Last night I built a LIRC driver for the Weebox’s infra red detector. Full credit to the LIRC guys, this was very easy, barring one unfortunate problem (isn’t there always!)
The LIRC source comes with a serial port driver, which uses an infra-red detector plugged into the serial port directly, and uses interrupts from the DCD line to note when infra-red pulses come in. I used this as reference; with one main modification: The EP9302 can detect both rising and falling edges on its IO pins. The serial port can’t and so the serial driver sits in the interrupt routine waiting for a falling edge after it has been interrupted with a rising edge. As this can be a fair few milliseconds, this is a waste of valuable kernel time for my embedded box.

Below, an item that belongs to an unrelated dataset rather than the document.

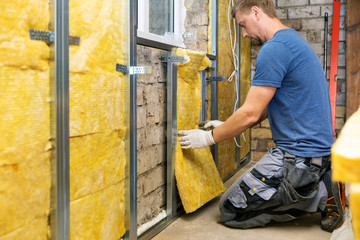 old house reconstruction - construction worker insulating brick wall with glass wool
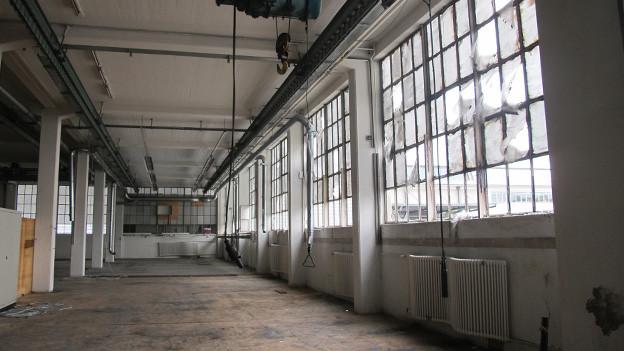 Eine ausgebrannte Halle mit zerborsteten Fensterscheiben.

During my investigations I came across a very nasty bug which initially I thought was a compiler bug. No really, it was one of those ones where inserting a printf() fixed the problem, or indeed moving the code about very slightly or changing the optimisation settings fixed it too. In the end — pretty much as ever — it turned out to be an actual programming bug: a zero-sized array was being written to (through a fairly obfuscated set of steps). I’ve mailed the LIRC guys and hopefully they can put it right in the main line.
After finding this I was finally able to get my driver up and running, and the Xbox remote control being detected properly — hooray!
Next up I need to tidy up the mess of code I’ve made while hunting that array bug, and then I’ll get a patch for this driver published somewhere: I’ve already had one email from an interested party!